* [Task requirements]: Reproduce every one of the records below word for word, leaving out the pictures.

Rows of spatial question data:

'''

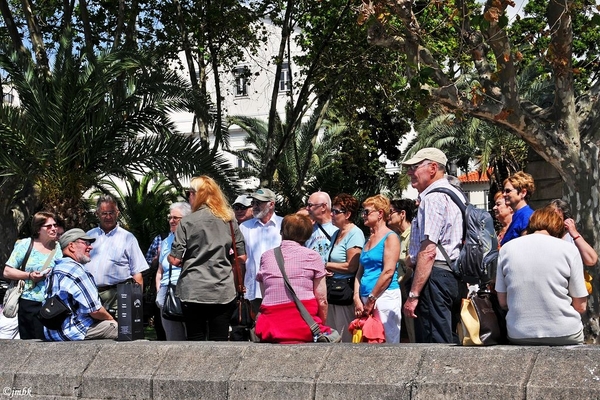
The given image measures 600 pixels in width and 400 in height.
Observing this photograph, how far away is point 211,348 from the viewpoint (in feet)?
23.3

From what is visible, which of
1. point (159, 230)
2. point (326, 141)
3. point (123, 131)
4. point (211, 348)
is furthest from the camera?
point (326, 141)

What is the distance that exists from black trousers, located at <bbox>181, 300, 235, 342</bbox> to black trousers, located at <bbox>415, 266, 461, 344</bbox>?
1623 millimetres

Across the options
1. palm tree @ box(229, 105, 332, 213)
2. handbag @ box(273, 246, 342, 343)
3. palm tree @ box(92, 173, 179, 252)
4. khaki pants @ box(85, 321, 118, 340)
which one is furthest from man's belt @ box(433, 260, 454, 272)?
palm tree @ box(92, 173, 179, 252)

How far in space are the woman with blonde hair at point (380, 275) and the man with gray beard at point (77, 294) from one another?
202 centimetres

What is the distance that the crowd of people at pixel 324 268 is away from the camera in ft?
20.1

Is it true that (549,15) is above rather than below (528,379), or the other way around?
above

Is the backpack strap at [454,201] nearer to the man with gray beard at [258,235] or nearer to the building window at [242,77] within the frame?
the man with gray beard at [258,235]

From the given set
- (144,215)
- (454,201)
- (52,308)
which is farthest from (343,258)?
(144,215)

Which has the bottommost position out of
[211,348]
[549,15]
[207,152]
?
[211,348]

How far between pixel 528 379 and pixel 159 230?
19116 mm

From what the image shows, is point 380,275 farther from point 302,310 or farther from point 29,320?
point 29,320

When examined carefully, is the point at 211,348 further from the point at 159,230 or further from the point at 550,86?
the point at 550,86

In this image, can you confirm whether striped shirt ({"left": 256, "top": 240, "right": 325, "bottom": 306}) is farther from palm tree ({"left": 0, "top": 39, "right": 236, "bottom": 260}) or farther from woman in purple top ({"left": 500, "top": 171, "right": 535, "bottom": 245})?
palm tree ({"left": 0, "top": 39, "right": 236, "bottom": 260})

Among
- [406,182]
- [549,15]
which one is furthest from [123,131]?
[406,182]
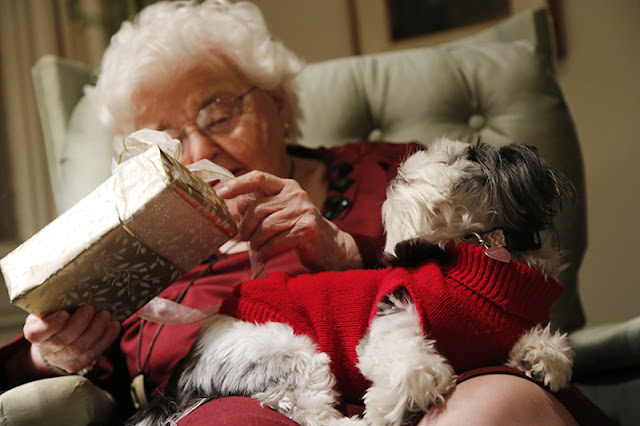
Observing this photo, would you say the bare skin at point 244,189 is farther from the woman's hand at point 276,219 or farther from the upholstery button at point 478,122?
the upholstery button at point 478,122

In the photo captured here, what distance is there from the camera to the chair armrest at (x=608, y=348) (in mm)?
1026

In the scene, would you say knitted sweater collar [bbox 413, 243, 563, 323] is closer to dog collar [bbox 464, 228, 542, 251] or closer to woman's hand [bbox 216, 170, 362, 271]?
dog collar [bbox 464, 228, 542, 251]

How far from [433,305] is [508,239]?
0.55 feet

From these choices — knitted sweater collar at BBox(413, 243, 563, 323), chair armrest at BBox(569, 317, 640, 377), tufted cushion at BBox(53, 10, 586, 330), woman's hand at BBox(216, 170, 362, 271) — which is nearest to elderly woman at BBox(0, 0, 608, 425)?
woman's hand at BBox(216, 170, 362, 271)

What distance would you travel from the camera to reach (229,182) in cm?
91

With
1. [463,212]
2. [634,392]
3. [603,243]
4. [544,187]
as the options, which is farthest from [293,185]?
[603,243]

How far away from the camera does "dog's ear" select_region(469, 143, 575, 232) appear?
76 cm

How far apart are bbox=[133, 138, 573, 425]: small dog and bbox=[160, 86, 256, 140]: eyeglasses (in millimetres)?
423

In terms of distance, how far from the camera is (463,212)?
32.1 inches

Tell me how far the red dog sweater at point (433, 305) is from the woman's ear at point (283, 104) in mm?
575

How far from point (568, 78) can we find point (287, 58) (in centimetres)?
127

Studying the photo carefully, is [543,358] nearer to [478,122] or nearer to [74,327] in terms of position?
[74,327]

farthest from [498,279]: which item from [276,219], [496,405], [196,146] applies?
[196,146]

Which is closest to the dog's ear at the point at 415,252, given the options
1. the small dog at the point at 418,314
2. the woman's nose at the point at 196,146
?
the small dog at the point at 418,314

'''

* [Final answer]:
The given image measures 600 pixels in width and 400 in height.
Observing this photograph, how far away is point 211,348 from the viewpoint (in feet)?
23.3

From what is visible, which of
1. point (159, 230)
2. point (326, 141)
3. point (123, 131)
4. point (211, 348)
is furthest from the camera?
point (326, 141)

What is the distance that exists from black trousers, located at <bbox>181, 300, 235, 342</bbox> to black trousers, located at <bbox>415, 266, 461, 344</bbox>?
1623 millimetres

Across the options
1. palm tree @ box(229, 105, 332, 213)
2. handbag @ box(273, 246, 342, 343)
3. palm tree @ box(92, 173, 179, 252)
4. khaki pants @ box(85, 321, 118, 340)
which one is furthest from man's belt @ box(433, 260, 454, 272)?
palm tree @ box(92, 173, 179, 252)

How far in space are the woman with blonde hair at point (380, 275) and the man with gray beard at point (77, 294) from one another?
202 centimetres

What is the distance that the crowd of people at pixel 324 268 is away from the camera in ft?
20.1

Is it true that (549,15) is above rather than below (528,379), or the other way around?
above

Is the backpack strap at [454,201] nearer to the man with gray beard at [258,235] or nearer to the building window at [242,77] within the frame?
the man with gray beard at [258,235]

From the given set
- (144,215)
- (454,201)
- (52,308)
which is farthest from (343,258)?
(144,215)

Which has the bottommost position out of
[211,348]
[549,15]
[207,152]
?
[211,348]

How far between pixel 528 379 and pixel 159 230?
19116 mm

From what the image shows, is point 380,275 farther from point 302,310 or farther from point 29,320?
point 29,320

When examined carefully, is the point at 211,348 further from the point at 159,230 or further from the point at 550,86?
the point at 550,86

In this image, can you confirm whether striped shirt ({"left": 256, "top": 240, "right": 325, "bottom": 306}) is farther from palm tree ({"left": 0, "top": 39, "right": 236, "bottom": 260}) or farther from woman in purple top ({"left": 500, "top": 171, "right": 535, "bottom": 245})?
palm tree ({"left": 0, "top": 39, "right": 236, "bottom": 260})

Among
- [406,182]
- [549,15]
which one is furthest from [123,131]?
[406,182]
Observing this photo, would you say the bare skin at point 244,189 is farther from the woman's hand at point 276,219 or farther from the upholstery button at point 478,122?
the upholstery button at point 478,122

In the photo captured here, what distance is there from the camera to the chair armrest at (x=608, y=348) (in mm)?
1026

In the scene, would you say knitted sweater collar [bbox 413, 243, 563, 323] is closer to dog collar [bbox 464, 228, 542, 251] or closer to woman's hand [bbox 216, 170, 362, 271]?
dog collar [bbox 464, 228, 542, 251]

How far from [433,305] is [508,239]?
0.55 feet

From these choices — knitted sweater collar at BBox(413, 243, 563, 323), chair armrest at BBox(569, 317, 640, 377), tufted cushion at BBox(53, 10, 586, 330), woman's hand at BBox(216, 170, 362, 271) — which is nearest to elderly woman at BBox(0, 0, 608, 425)?
woman's hand at BBox(216, 170, 362, 271)

What distance would you travel from the camera to reach (229,182) in cm?
91

With
1. [463,212]
2. [634,392]
3. [603,243]
4. [544,187]
as the options, which is farthest from [293,185]?
[603,243]

How far away from the camera does "dog's ear" select_region(469, 143, 575, 232) appear?
76 cm

How far apart are bbox=[133, 138, 573, 425]: small dog and bbox=[160, 86, 256, 140]: eyeglasses (in millimetres)?
423

In terms of distance, how far from the camera is (463,212)?
32.1 inches

Tell me how far the red dog sweater at point (433, 305) is from the woman's ear at point (283, 104) in mm?
575

How far from point (568, 78) can we find point (287, 58) (in centimetres)?
127

Studying the photo carefully, is [543,358] nearer to [478,122] or nearer to [74,327] in terms of position?
[74,327]

farthest from [498,279]: which item from [276,219], [496,405], [196,146] applies?
[196,146]

Which is closest to the dog's ear at the point at 415,252, given the options
1. the small dog at the point at 418,314
2. the woman's nose at the point at 196,146
?
the small dog at the point at 418,314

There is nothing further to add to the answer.